● INPUT DATA
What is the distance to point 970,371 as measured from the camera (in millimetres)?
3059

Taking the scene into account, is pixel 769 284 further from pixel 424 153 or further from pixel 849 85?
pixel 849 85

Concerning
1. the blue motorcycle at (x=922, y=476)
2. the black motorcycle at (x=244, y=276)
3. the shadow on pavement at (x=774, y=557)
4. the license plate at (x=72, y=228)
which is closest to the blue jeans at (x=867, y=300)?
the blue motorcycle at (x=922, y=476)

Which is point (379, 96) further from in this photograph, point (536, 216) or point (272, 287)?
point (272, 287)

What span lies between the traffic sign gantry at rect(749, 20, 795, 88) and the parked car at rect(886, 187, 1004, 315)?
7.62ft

● INSTRUCTION
Reproduce every one of the rows above word for word, with nothing altered, added, or left out.

● ANSWER TO THIS EXERCISE
What is the distance to point 970,371 as measured from the camera (in millimetres)?
3059

Taking the scene into account, is pixel 769 284 further from pixel 424 153 or further from pixel 849 85?
pixel 849 85

Concerning
1. the blue motorcycle at (x=922, y=476)
2. the black motorcycle at (x=244, y=276)
3. the shadow on pavement at (x=774, y=557)
4. the license plate at (x=72, y=228)
which is closest to the blue jeans at (x=867, y=300)?
the blue motorcycle at (x=922, y=476)

Which is point (379, 96) further from in this photograph, point (536, 216) or point (272, 287)?
point (272, 287)

What span lies between the traffic sign gantry at rect(749, 20, 795, 88) and the parked car at rect(886, 187, 1004, 315)?
7.62ft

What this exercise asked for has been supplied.